Prologue
Wales, 1673
The air whispered with psychic electricity. It was a sensation that could only be felt by a particular nonhuman sect or by humans with highly developed senses.
Ravyn Kontis was most definitely not human. He'd been born into the world of nocturnal predators who commanded the hidden magicks of the earth-who ruled its darker arts-and he had died as one of their toughest warriors. . .
By the hand of his own brother.
Now Ravyn walked the earth as something else. Something soulless. Something ferocious and even deadlier than what he'd been before. There was no heart left inside him. No pity or compassion. Nothing but a pain so deep, so profound, that it lacerated what little humanity he had until there was nothing left but a beast so feral that he knew it would never be tamed again.
Leaning his head back, he roared the cry of the angry beast that snarled inside him. The stench of death encircled him just as the blood of his enemies coated every inch of his human flesh. It dripped from his hair and his fingertips in slick rivulets that dappled the battle-trampled earth at his feet.
Still it wasn't enough to appease the rage that lived inside him.
Vengeance was a dish best served cold. . .

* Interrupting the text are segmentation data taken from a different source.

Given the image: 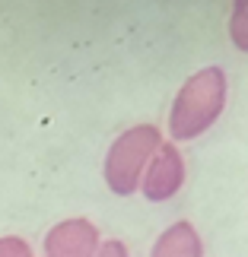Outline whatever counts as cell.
<instances>
[{
    "label": "cell",
    "instance_id": "obj_2",
    "mask_svg": "<svg viewBox=\"0 0 248 257\" xmlns=\"http://www.w3.org/2000/svg\"><path fill=\"white\" fill-rule=\"evenodd\" d=\"M162 134L153 124H134L108 146L105 156V184L118 197H131L140 187V178L150 165L153 153L159 150Z\"/></svg>",
    "mask_w": 248,
    "mask_h": 257
},
{
    "label": "cell",
    "instance_id": "obj_6",
    "mask_svg": "<svg viewBox=\"0 0 248 257\" xmlns=\"http://www.w3.org/2000/svg\"><path fill=\"white\" fill-rule=\"evenodd\" d=\"M229 38L239 51H248V0H232L229 13Z\"/></svg>",
    "mask_w": 248,
    "mask_h": 257
},
{
    "label": "cell",
    "instance_id": "obj_4",
    "mask_svg": "<svg viewBox=\"0 0 248 257\" xmlns=\"http://www.w3.org/2000/svg\"><path fill=\"white\" fill-rule=\"evenodd\" d=\"M99 229L89 219H64L45 235V257H96Z\"/></svg>",
    "mask_w": 248,
    "mask_h": 257
},
{
    "label": "cell",
    "instance_id": "obj_5",
    "mask_svg": "<svg viewBox=\"0 0 248 257\" xmlns=\"http://www.w3.org/2000/svg\"><path fill=\"white\" fill-rule=\"evenodd\" d=\"M150 257H204L201 235L191 222H172L169 229L156 238Z\"/></svg>",
    "mask_w": 248,
    "mask_h": 257
},
{
    "label": "cell",
    "instance_id": "obj_8",
    "mask_svg": "<svg viewBox=\"0 0 248 257\" xmlns=\"http://www.w3.org/2000/svg\"><path fill=\"white\" fill-rule=\"evenodd\" d=\"M96 257H131V254H127V248H124V241H118V238H112V241H102V244H99V251H96Z\"/></svg>",
    "mask_w": 248,
    "mask_h": 257
},
{
    "label": "cell",
    "instance_id": "obj_1",
    "mask_svg": "<svg viewBox=\"0 0 248 257\" xmlns=\"http://www.w3.org/2000/svg\"><path fill=\"white\" fill-rule=\"evenodd\" d=\"M226 108V73L220 67H204L188 76L169 111V137L178 143L194 140L216 124Z\"/></svg>",
    "mask_w": 248,
    "mask_h": 257
},
{
    "label": "cell",
    "instance_id": "obj_3",
    "mask_svg": "<svg viewBox=\"0 0 248 257\" xmlns=\"http://www.w3.org/2000/svg\"><path fill=\"white\" fill-rule=\"evenodd\" d=\"M182 184H185V159H182V153H178L175 143H159V150L153 153V159H150V165H146L137 191H143L146 200L162 203V200H169V197H175L178 191H182Z\"/></svg>",
    "mask_w": 248,
    "mask_h": 257
},
{
    "label": "cell",
    "instance_id": "obj_7",
    "mask_svg": "<svg viewBox=\"0 0 248 257\" xmlns=\"http://www.w3.org/2000/svg\"><path fill=\"white\" fill-rule=\"evenodd\" d=\"M0 257H32V248L19 235H4L0 238Z\"/></svg>",
    "mask_w": 248,
    "mask_h": 257
}]
</instances>
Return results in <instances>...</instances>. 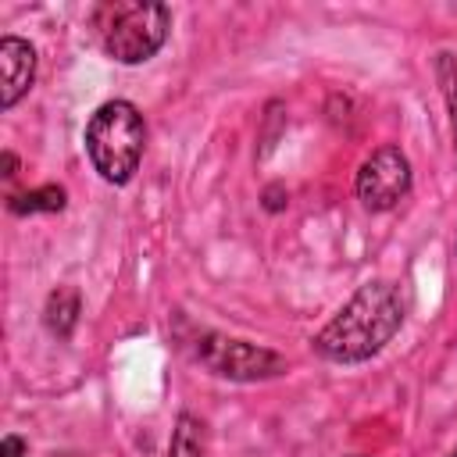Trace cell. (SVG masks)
Listing matches in <instances>:
<instances>
[{
    "label": "cell",
    "mask_w": 457,
    "mask_h": 457,
    "mask_svg": "<svg viewBox=\"0 0 457 457\" xmlns=\"http://www.w3.org/2000/svg\"><path fill=\"white\" fill-rule=\"evenodd\" d=\"M403 325L400 293L389 282H364L339 314L314 336V350L336 364H357L375 357Z\"/></svg>",
    "instance_id": "obj_1"
},
{
    "label": "cell",
    "mask_w": 457,
    "mask_h": 457,
    "mask_svg": "<svg viewBox=\"0 0 457 457\" xmlns=\"http://www.w3.org/2000/svg\"><path fill=\"white\" fill-rule=\"evenodd\" d=\"M93 29L107 57H114L118 64H139L164 46L171 11L164 4L107 0L93 11Z\"/></svg>",
    "instance_id": "obj_2"
},
{
    "label": "cell",
    "mask_w": 457,
    "mask_h": 457,
    "mask_svg": "<svg viewBox=\"0 0 457 457\" xmlns=\"http://www.w3.org/2000/svg\"><path fill=\"white\" fill-rule=\"evenodd\" d=\"M146 125L129 100H107L93 111L86 125V154L104 182H129L143 161Z\"/></svg>",
    "instance_id": "obj_3"
},
{
    "label": "cell",
    "mask_w": 457,
    "mask_h": 457,
    "mask_svg": "<svg viewBox=\"0 0 457 457\" xmlns=\"http://www.w3.org/2000/svg\"><path fill=\"white\" fill-rule=\"evenodd\" d=\"M411 193V161L400 146H378L357 171V200L368 211H389Z\"/></svg>",
    "instance_id": "obj_4"
},
{
    "label": "cell",
    "mask_w": 457,
    "mask_h": 457,
    "mask_svg": "<svg viewBox=\"0 0 457 457\" xmlns=\"http://www.w3.org/2000/svg\"><path fill=\"white\" fill-rule=\"evenodd\" d=\"M200 361L214 375L243 378V382L268 378V375H278L286 368L278 353H271L264 346H253V343H243V339H207V343H200Z\"/></svg>",
    "instance_id": "obj_5"
},
{
    "label": "cell",
    "mask_w": 457,
    "mask_h": 457,
    "mask_svg": "<svg viewBox=\"0 0 457 457\" xmlns=\"http://www.w3.org/2000/svg\"><path fill=\"white\" fill-rule=\"evenodd\" d=\"M36 79V50L18 39L4 36L0 39V107H14Z\"/></svg>",
    "instance_id": "obj_6"
},
{
    "label": "cell",
    "mask_w": 457,
    "mask_h": 457,
    "mask_svg": "<svg viewBox=\"0 0 457 457\" xmlns=\"http://www.w3.org/2000/svg\"><path fill=\"white\" fill-rule=\"evenodd\" d=\"M64 207V189L61 186H39L21 196H11L14 214H36V211H61Z\"/></svg>",
    "instance_id": "obj_7"
},
{
    "label": "cell",
    "mask_w": 457,
    "mask_h": 457,
    "mask_svg": "<svg viewBox=\"0 0 457 457\" xmlns=\"http://www.w3.org/2000/svg\"><path fill=\"white\" fill-rule=\"evenodd\" d=\"M75 314H79V296L71 289H57L46 303V325L57 332V336H68L71 325H75Z\"/></svg>",
    "instance_id": "obj_8"
},
{
    "label": "cell",
    "mask_w": 457,
    "mask_h": 457,
    "mask_svg": "<svg viewBox=\"0 0 457 457\" xmlns=\"http://www.w3.org/2000/svg\"><path fill=\"white\" fill-rule=\"evenodd\" d=\"M436 79H439V89H443L446 107H450L453 146H457V57H453V54H439V57H436Z\"/></svg>",
    "instance_id": "obj_9"
},
{
    "label": "cell",
    "mask_w": 457,
    "mask_h": 457,
    "mask_svg": "<svg viewBox=\"0 0 457 457\" xmlns=\"http://www.w3.org/2000/svg\"><path fill=\"white\" fill-rule=\"evenodd\" d=\"M21 453H25V439H21V436H4L0 457H21Z\"/></svg>",
    "instance_id": "obj_10"
},
{
    "label": "cell",
    "mask_w": 457,
    "mask_h": 457,
    "mask_svg": "<svg viewBox=\"0 0 457 457\" xmlns=\"http://www.w3.org/2000/svg\"><path fill=\"white\" fill-rule=\"evenodd\" d=\"M453 457H457V453H453Z\"/></svg>",
    "instance_id": "obj_11"
}]
</instances>
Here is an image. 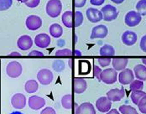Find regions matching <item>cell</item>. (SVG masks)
Returning <instances> with one entry per match:
<instances>
[{"instance_id": "cell-25", "label": "cell", "mask_w": 146, "mask_h": 114, "mask_svg": "<svg viewBox=\"0 0 146 114\" xmlns=\"http://www.w3.org/2000/svg\"><path fill=\"white\" fill-rule=\"evenodd\" d=\"M62 23L64 24V25L66 28H72L73 24H72V12L68 10L66 11L64 14H62Z\"/></svg>"}, {"instance_id": "cell-41", "label": "cell", "mask_w": 146, "mask_h": 114, "mask_svg": "<svg viewBox=\"0 0 146 114\" xmlns=\"http://www.w3.org/2000/svg\"><path fill=\"white\" fill-rule=\"evenodd\" d=\"M87 3V0H75V6L76 8H82Z\"/></svg>"}, {"instance_id": "cell-23", "label": "cell", "mask_w": 146, "mask_h": 114, "mask_svg": "<svg viewBox=\"0 0 146 114\" xmlns=\"http://www.w3.org/2000/svg\"><path fill=\"white\" fill-rule=\"evenodd\" d=\"M39 84L35 80H29L25 84V90L27 93H35L38 91Z\"/></svg>"}, {"instance_id": "cell-8", "label": "cell", "mask_w": 146, "mask_h": 114, "mask_svg": "<svg viewBox=\"0 0 146 114\" xmlns=\"http://www.w3.org/2000/svg\"><path fill=\"white\" fill-rule=\"evenodd\" d=\"M108 34V28L103 25H97L94 28L92 29V34H91V40H94V39H104L105 37H107Z\"/></svg>"}, {"instance_id": "cell-14", "label": "cell", "mask_w": 146, "mask_h": 114, "mask_svg": "<svg viewBox=\"0 0 146 114\" xmlns=\"http://www.w3.org/2000/svg\"><path fill=\"white\" fill-rule=\"evenodd\" d=\"M87 18L92 23H98L102 19V12L94 8H88L86 11Z\"/></svg>"}, {"instance_id": "cell-27", "label": "cell", "mask_w": 146, "mask_h": 114, "mask_svg": "<svg viewBox=\"0 0 146 114\" xmlns=\"http://www.w3.org/2000/svg\"><path fill=\"white\" fill-rule=\"evenodd\" d=\"M61 104L65 109L70 110L72 108V95L66 94L61 98Z\"/></svg>"}, {"instance_id": "cell-48", "label": "cell", "mask_w": 146, "mask_h": 114, "mask_svg": "<svg viewBox=\"0 0 146 114\" xmlns=\"http://www.w3.org/2000/svg\"><path fill=\"white\" fill-rule=\"evenodd\" d=\"M10 114H24V113H20V112H18V111H16V112H13V113H11Z\"/></svg>"}, {"instance_id": "cell-16", "label": "cell", "mask_w": 146, "mask_h": 114, "mask_svg": "<svg viewBox=\"0 0 146 114\" xmlns=\"http://www.w3.org/2000/svg\"><path fill=\"white\" fill-rule=\"evenodd\" d=\"M88 88L87 81L82 77H75L74 78V91L76 94L83 93Z\"/></svg>"}, {"instance_id": "cell-24", "label": "cell", "mask_w": 146, "mask_h": 114, "mask_svg": "<svg viewBox=\"0 0 146 114\" xmlns=\"http://www.w3.org/2000/svg\"><path fill=\"white\" fill-rule=\"evenodd\" d=\"M99 54L102 56H113L115 55V50L110 44H104L100 48Z\"/></svg>"}, {"instance_id": "cell-43", "label": "cell", "mask_w": 146, "mask_h": 114, "mask_svg": "<svg viewBox=\"0 0 146 114\" xmlns=\"http://www.w3.org/2000/svg\"><path fill=\"white\" fill-rule=\"evenodd\" d=\"M29 56H43L44 54L42 52H40V51H38V50H33V51L29 52Z\"/></svg>"}, {"instance_id": "cell-37", "label": "cell", "mask_w": 146, "mask_h": 114, "mask_svg": "<svg viewBox=\"0 0 146 114\" xmlns=\"http://www.w3.org/2000/svg\"><path fill=\"white\" fill-rule=\"evenodd\" d=\"M40 3V0H28L25 3V5L29 8H36Z\"/></svg>"}, {"instance_id": "cell-50", "label": "cell", "mask_w": 146, "mask_h": 114, "mask_svg": "<svg viewBox=\"0 0 146 114\" xmlns=\"http://www.w3.org/2000/svg\"><path fill=\"white\" fill-rule=\"evenodd\" d=\"M142 62H143V64H145V66H146V59H143L142 60Z\"/></svg>"}, {"instance_id": "cell-22", "label": "cell", "mask_w": 146, "mask_h": 114, "mask_svg": "<svg viewBox=\"0 0 146 114\" xmlns=\"http://www.w3.org/2000/svg\"><path fill=\"white\" fill-rule=\"evenodd\" d=\"M49 31H50V35L54 38H60L63 34V28L59 24H56V23L52 24L50 26Z\"/></svg>"}, {"instance_id": "cell-12", "label": "cell", "mask_w": 146, "mask_h": 114, "mask_svg": "<svg viewBox=\"0 0 146 114\" xmlns=\"http://www.w3.org/2000/svg\"><path fill=\"white\" fill-rule=\"evenodd\" d=\"M50 37L44 33L39 34L35 36V44L37 47H40L41 49H45L47 48L50 44Z\"/></svg>"}, {"instance_id": "cell-20", "label": "cell", "mask_w": 146, "mask_h": 114, "mask_svg": "<svg viewBox=\"0 0 146 114\" xmlns=\"http://www.w3.org/2000/svg\"><path fill=\"white\" fill-rule=\"evenodd\" d=\"M112 65L113 66V69L115 71H123L126 68L129 59L127 58H115L112 60Z\"/></svg>"}, {"instance_id": "cell-4", "label": "cell", "mask_w": 146, "mask_h": 114, "mask_svg": "<svg viewBox=\"0 0 146 114\" xmlns=\"http://www.w3.org/2000/svg\"><path fill=\"white\" fill-rule=\"evenodd\" d=\"M22 70L21 64L16 60H13L8 64L6 67V73L11 78H17L22 74Z\"/></svg>"}, {"instance_id": "cell-26", "label": "cell", "mask_w": 146, "mask_h": 114, "mask_svg": "<svg viewBox=\"0 0 146 114\" xmlns=\"http://www.w3.org/2000/svg\"><path fill=\"white\" fill-rule=\"evenodd\" d=\"M145 95L146 93L143 91H131L130 97H131L132 101L133 102V104L138 105V103L140 101V99L143 97H145Z\"/></svg>"}, {"instance_id": "cell-15", "label": "cell", "mask_w": 146, "mask_h": 114, "mask_svg": "<svg viewBox=\"0 0 146 114\" xmlns=\"http://www.w3.org/2000/svg\"><path fill=\"white\" fill-rule=\"evenodd\" d=\"M124 95H125V91H124L123 87H122L121 89H117V88L112 89L107 92V97L111 101H121L124 97Z\"/></svg>"}, {"instance_id": "cell-49", "label": "cell", "mask_w": 146, "mask_h": 114, "mask_svg": "<svg viewBox=\"0 0 146 114\" xmlns=\"http://www.w3.org/2000/svg\"><path fill=\"white\" fill-rule=\"evenodd\" d=\"M17 1H19V2H20V3H25L28 0H17Z\"/></svg>"}, {"instance_id": "cell-46", "label": "cell", "mask_w": 146, "mask_h": 114, "mask_svg": "<svg viewBox=\"0 0 146 114\" xmlns=\"http://www.w3.org/2000/svg\"><path fill=\"white\" fill-rule=\"evenodd\" d=\"M9 55H10V56H21V54H20V53H18V52H12V53H10Z\"/></svg>"}, {"instance_id": "cell-44", "label": "cell", "mask_w": 146, "mask_h": 114, "mask_svg": "<svg viewBox=\"0 0 146 114\" xmlns=\"http://www.w3.org/2000/svg\"><path fill=\"white\" fill-rule=\"evenodd\" d=\"M107 114H120V113L117 111V109H113V110H111V111L108 112V113Z\"/></svg>"}, {"instance_id": "cell-18", "label": "cell", "mask_w": 146, "mask_h": 114, "mask_svg": "<svg viewBox=\"0 0 146 114\" xmlns=\"http://www.w3.org/2000/svg\"><path fill=\"white\" fill-rule=\"evenodd\" d=\"M75 114H96V110L92 103L84 102L76 107Z\"/></svg>"}, {"instance_id": "cell-10", "label": "cell", "mask_w": 146, "mask_h": 114, "mask_svg": "<svg viewBox=\"0 0 146 114\" xmlns=\"http://www.w3.org/2000/svg\"><path fill=\"white\" fill-rule=\"evenodd\" d=\"M28 105L33 110H40L45 105V100L39 96H31L28 100Z\"/></svg>"}, {"instance_id": "cell-13", "label": "cell", "mask_w": 146, "mask_h": 114, "mask_svg": "<svg viewBox=\"0 0 146 114\" xmlns=\"http://www.w3.org/2000/svg\"><path fill=\"white\" fill-rule=\"evenodd\" d=\"M112 107V101L106 97H102L97 100L96 101V107L101 113L109 112Z\"/></svg>"}, {"instance_id": "cell-35", "label": "cell", "mask_w": 146, "mask_h": 114, "mask_svg": "<svg viewBox=\"0 0 146 114\" xmlns=\"http://www.w3.org/2000/svg\"><path fill=\"white\" fill-rule=\"evenodd\" d=\"M72 52L69 49L60 50H57L56 53V56H72Z\"/></svg>"}, {"instance_id": "cell-3", "label": "cell", "mask_w": 146, "mask_h": 114, "mask_svg": "<svg viewBox=\"0 0 146 114\" xmlns=\"http://www.w3.org/2000/svg\"><path fill=\"white\" fill-rule=\"evenodd\" d=\"M101 12L103 17L102 19L107 22H111L113 20H115L118 15L117 9L111 4H107L106 6L102 7Z\"/></svg>"}, {"instance_id": "cell-7", "label": "cell", "mask_w": 146, "mask_h": 114, "mask_svg": "<svg viewBox=\"0 0 146 114\" xmlns=\"http://www.w3.org/2000/svg\"><path fill=\"white\" fill-rule=\"evenodd\" d=\"M25 25L29 30L35 31L42 26V19L37 15H29L26 19Z\"/></svg>"}, {"instance_id": "cell-42", "label": "cell", "mask_w": 146, "mask_h": 114, "mask_svg": "<svg viewBox=\"0 0 146 114\" xmlns=\"http://www.w3.org/2000/svg\"><path fill=\"white\" fill-rule=\"evenodd\" d=\"M105 0H90L91 4L94 5V6H100L102 3H104Z\"/></svg>"}, {"instance_id": "cell-9", "label": "cell", "mask_w": 146, "mask_h": 114, "mask_svg": "<svg viewBox=\"0 0 146 114\" xmlns=\"http://www.w3.org/2000/svg\"><path fill=\"white\" fill-rule=\"evenodd\" d=\"M134 79L133 72L131 69H124L121 71L118 75V82L120 84L123 85H127L130 84Z\"/></svg>"}, {"instance_id": "cell-28", "label": "cell", "mask_w": 146, "mask_h": 114, "mask_svg": "<svg viewBox=\"0 0 146 114\" xmlns=\"http://www.w3.org/2000/svg\"><path fill=\"white\" fill-rule=\"evenodd\" d=\"M119 111L122 114H139L134 107L129 105H123L119 107Z\"/></svg>"}, {"instance_id": "cell-47", "label": "cell", "mask_w": 146, "mask_h": 114, "mask_svg": "<svg viewBox=\"0 0 146 114\" xmlns=\"http://www.w3.org/2000/svg\"><path fill=\"white\" fill-rule=\"evenodd\" d=\"M75 54H76V56H81V55H82V53L79 52L78 50H75Z\"/></svg>"}, {"instance_id": "cell-17", "label": "cell", "mask_w": 146, "mask_h": 114, "mask_svg": "<svg viewBox=\"0 0 146 114\" xmlns=\"http://www.w3.org/2000/svg\"><path fill=\"white\" fill-rule=\"evenodd\" d=\"M17 45L21 50H28L33 45V40L29 35H22L19 38Z\"/></svg>"}, {"instance_id": "cell-38", "label": "cell", "mask_w": 146, "mask_h": 114, "mask_svg": "<svg viewBox=\"0 0 146 114\" xmlns=\"http://www.w3.org/2000/svg\"><path fill=\"white\" fill-rule=\"evenodd\" d=\"M102 71V70H101V68L99 66H93V76L95 77H97L99 82L101 81L100 80V75H101Z\"/></svg>"}, {"instance_id": "cell-5", "label": "cell", "mask_w": 146, "mask_h": 114, "mask_svg": "<svg viewBox=\"0 0 146 114\" xmlns=\"http://www.w3.org/2000/svg\"><path fill=\"white\" fill-rule=\"evenodd\" d=\"M37 79L41 85H50L54 79L53 72L49 69H41L37 73Z\"/></svg>"}, {"instance_id": "cell-21", "label": "cell", "mask_w": 146, "mask_h": 114, "mask_svg": "<svg viewBox=\"0 0 146 114\" xmlns=\"http://www.w3.org/2000/svg\"><path fill=\"white\" fill-rule=\"evenodd\" d=\"M134 75L138 80L146 81V66L144 65H137L134 66Z\"/></svg>"}, {"instance_id": "cell-45", "label": "cell", "mask_w": 146, "mask_h": 114, "mask_svg": "<svg viewBox=\"0 0 146 114\" xmlns=\"http://www.w3.org/2000/svg\"><path fill=\"white\" fill-rule=\"evenodd\" d=\"M112 2H113L114 3H117V4H121L124 2V0H111Z\"/></svg>"}, {"instance_id": "cell-40", "label": "cell", "mask_w": 146, "mask_h": 114, "mask_svg": "<svg viewBox=\"0 0 146 114\" xmlns=\"http://www.w3.org/2000/svg\"><path fill=\"white\" fill-rule=\"evenodd\" d=\"M139 47L140 49L146 53V34L144 35L140 40V44H139Z\"/></svg>"}, {"instance_id": "cell-30", "label": "cell", "mask_w": 146, "mask_h": 114, "mask_svg": "<svg viewBox=\"0 0 146 114\" xmlns=\"http://www.w3.org/2000/svg\"><path fill=\"white\" fill-rule=\"evenodd\" d=\"M144 89V82L140 80H133L130 83V90L133 91H142Z\"/></svg>"}, {"instance_id": "cell-2", "label": "cell", "mask_w": 146, "mask_h": 114, "mask_svg": "<svg viewBox=\"0 0 146 114\" xmlns=\"http://www.w3.org/2000/svg\"><path fill=\"white\" fill-rule=\"evenodd\" d=\"M117 73L113 68H108L105 70H102V73L100 75V80L102 82L108 85H112L117 82Z\"/></svg>"}, {"instance_id": "cell-29", "label": "cell", "mask_w": 146, "mask_h": 114, "mask_svg": "<svg viewBox=\"0 0 146 114\" xmlns=\"http://www.w3.org/2000/svg\"><path fill=\"white\" fill-rule=\"evenodd\" d=\"M137 12L141 16L146 15V0H139L136 4Z\"/></svg>"}, {"instance_id": "cell-31", "label": "cell", "mask_w": 146, "mask_h": 114, "mask_svg": "<svg viewBox=\"0 0 146 114\" xmlns=\"http://www.w3.org/2000/svg\"><path fill=\"white\" fill-rule=\"evenodd\" d=\"M65 62L62 60H56L53 62L52 67L54 69V71H56V72H61L65 69Z\"/></svg>"}, {"instance_id": "cell-33", "label": "cell", "mask_w": 146, "mask_h": 114, "mask_svg": "<svg viewBox=\"0 0 146 114\" xmlns=\"http://www.w3.org/2000/svg\"><path fill=\"white\" fill-rule=\"evenodd\" d=\"M13 4V0H0V11L9 9Z\"/></svg>"}, {"instance_id": "cell-34", "label": "cell", "mask_w": 146, "mask_h": 114, "mask_svg": "<svg viewBox=\"0 0 146 114\" xmlns=\"http://www.w3.org/2000/svg\"><path fill=\"white\" fill-rule=\"evenodd\" d=\"M138 107H139V110L140 111V113L146 114V95L145 97H143L139 101Z\"/></svg>"}, {"instance_id": "cell-11", "label": "cell", "mask_w": 146, "mask_h": 114, "mask_svg": "<svg viewBox=\"0 0 146 114\" xmlns=\"http://www.w3.org/2000/svg\"><path fill=\"white\" fill-rule=\"evenodd\" d=\"M11 104L15 109H23L26 105V97L22 93H16L11 98Z\"/></svg>"}, {"instance_id": "cell-36", "label": "cell", "mask_w": 146, "mask_h": 114, "mask_svg": "<svg viewBox=\"0 0 146 114\" xmlns=\"http://www.w3.org/2000/svg\"><path fill=\"white\" fill-rule=\"evenodd\" d=\"M98 63L100 64V66L102 67H106V66H108L110 65L111 59L110 58H99L98 60Z\"/></svg>"}, {"instance_id": "cell-1", "label": "cell", "mask_w": 146, "mask_h": 114, "mask_svg": "<svg viewBox=\"0 0 146 114\" xmlns=\"http://www.w3.org/2000/svg\"><path fill=\"white\" fill-rule=\"evenodd\" d=\"M62 10V3L60 0H49L45 11L46 14H48L51 18H56L61 13Z\"/></svg>"}, {"instance_id": "cell-39", "label": "cell", "mask_w": 146, "mask_h": 114, "mask_svg": "<svg viewBox=\"0 0 146 114\" xmlns=\"http://www.w3.org/2000/svg\"><path fill=\"white\" fill-rule=\"evenodd\" d=\"M40 114H56V110L53 107H45V108H44L41 111Z\"/></svg>"}, {"instance_id": "cell-6", "label": "cell", "mask_w": 146, "mask_h": 114, "mask_svg": "<svg viewBox=\"0 0 146 114\" xmlns=\"http://www.w3.org/2000/svg\"><path fill=\"white\" fill-rule=\"evenodd\" d=\"M142 20L141 15L136 11H129L125 15L124 22L125 24L129 27H134L137 26Z\"/></svg>"}, {"instance_id": "cell-32", "label": "cell", "mask_w": 146, "mask_h": 114, "mask_svg": "<svg viewBox=\"0 0 146 114\" xmlns=\"http://www.w3.org/2000/svg\"><path fill=\"white\" fill-rule=\"evenodd\" d=\"M83 23V14L81 11L75 12V27H79Z\"/></svg>"}, {"instance_id": "cell-19", "label": "cell", "mask_w": 146, "mask_h": 114, "mask_svg": "<svg viewBox=\"0 0 146 114\" xmlns=\"http://www.w3.org/2000/svg\"><path fill=\"white\" fill-rule=\"evenodd\" d=\"M137 34L133 31H126L122 35V41L127 46H132L137 41Z\"/></svg>"}]
</instances>
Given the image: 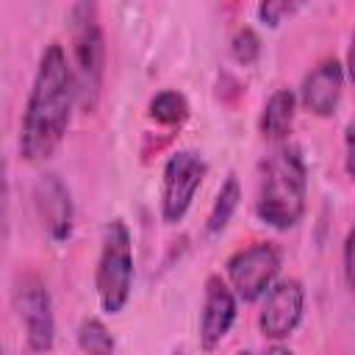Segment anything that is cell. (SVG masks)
I'll return each instance as SVG.
<instances>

He'd foolishly expected it to ease some of the crippling grief that haunted him. It hadn't. It only left him even colder than the betrayal that had caused his death.
Ravyn winced as he saw Isabeau's beautiful face in his mind. Even though she'd been fully human, they had been chosen as mates. Thinking that she loved him, he'd trusted her with the secret of his world.
And how had she repaid him? She'd told the humans of his small clan of brethren and they had attacked the women and children while he and the men had been out on patrol.
No one had been left alive.
No one.
The males of his clan had returned to find the smoldering remains of their village. . . the scattered bodies of their children and women.
They had turned on him then, not that he blamed them. It was the only time in his life he hadn't fought back. At least not until his last breath had come.
As it had rattled in his chest, his fetid rage had taken root and grown into a monster, feeding the darkest part of his nonhuman being. His human soul had screamed out for vengeance against those who had destroyed his people. The anguished cry of both man and beast had echoed in the sacred temple of Artemis far away on Mount Olympus-so loud and demanding, it had summoned the goddess herself to him. And there in the faint light of the waning moon, he'd taken her bargain and sold his soul to her for the one chance to return the favor to Isabeau and her people.
They were dead now, by his hand. . . all of them. Just as he was. Just as his family had been.
It was over. . .
Ravyn laughed bitterly at that thought as he clenched his bloodied fists. No, it wasn't over. It was only beginning.